3. The electronic device of claim 2, wherein a data signal transmission delay from each stage of the at least one stage of driving circuits to a next stage of the at least one stage of driving circuits does not need to be balanced with a clock tree delay of the next stage of the at least one stage of driving circuits.
4. The electronic device of claim 1, wherein the at least one stage of driving circuits comprise a first-stage driving circuit and a second-stage driving circuit, the first-stage driving circuit comprises multiple first retimed pipeline flip-flops, the second-stage driving circuit comprises multiple second retimed pipeline flip-flops; and the multiple first retimed pipeline flip-flops are triggered by multiple first clock signals, the multiple second retimed pipeline flip-flops are triggered by multiple second clock signals, and the multiple first clock signals and the multiple second clock signals are clock unbalanced with respect to each other.
5. The electronic device of claim 4, wherein the transmission module receives a first specific clock signal from the first circuit module, and the transmission module further comprises:
a first clock tree, configured to generate the multiple first clock signals according to the first specific clock signal; and
a second clock tree, configured to generate the multiple second clock signals according to a second specific clock signal, wherein the second specific clock signal is generated according to the first specific clock signal.
6. The electronic device of claim 5, wherein the second specific clock signal is generated by the first clock tree receiving the first specific clock signal.
7. The electronic device of claim 5, wherein the second specific clock signal is generated by another clock tree receiving the first specific clock signal.

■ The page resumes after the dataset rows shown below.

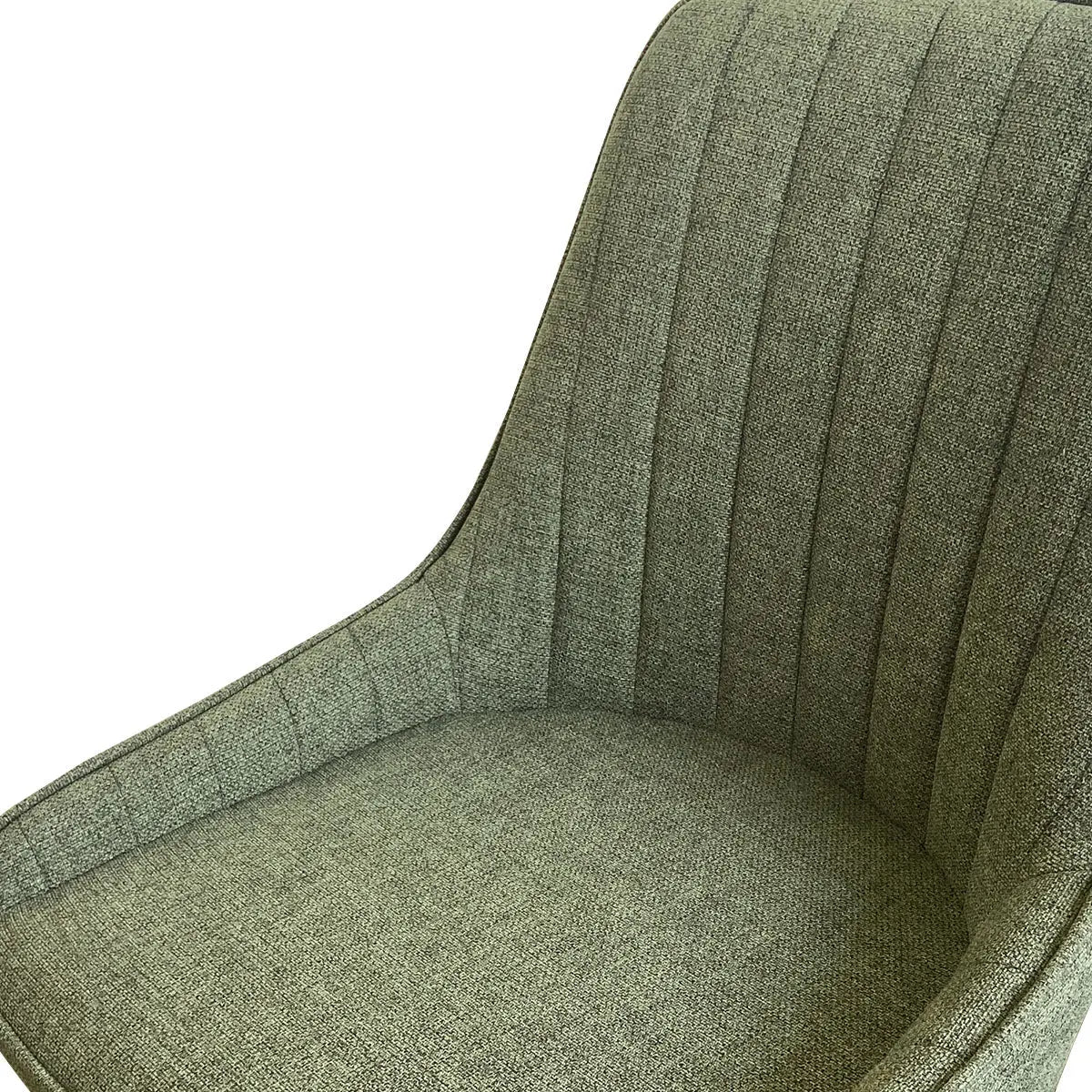 Boston Modern Upholstered Dining Chair in green fabric with channel tufting, close-up view.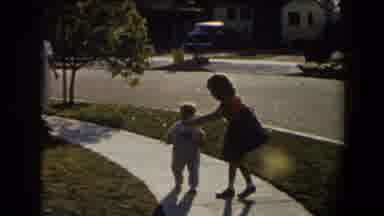 California (1958): Girl Wearing Red Dress Gives Object To Toddler Wearing Blue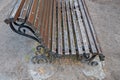Old vintage shabby bench cemented into ground with metal wrought-iron sides with spirals and curls and riveted wooden brown slats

8. The electronic device of claim 4, wherein the at least one stage of driving circuits further comprise a third-stage driving circuit, the third-stage driving circuit comprises multiple third retimed pipeline flip-flops, the multiple third retimed pipeline flip-flops are triggered by multiple third clock signals, and the multiple third clock signals are clock unbalanced with respect to the multiple first clock signals and the multiple second clock signals.
9. The electronic device of claim 1, further comprising:
an asynchronous interface circuit, configured to convert the multiple data from a last-stage driving circuit of the at least one stage of driving circuits to a clock domain of the second circuit module for use by the second circuit module.
10. The electronic device of claim 9, wherein the asynchronous interface circuit is located near the second circuit module or is positioned within the second circuit module.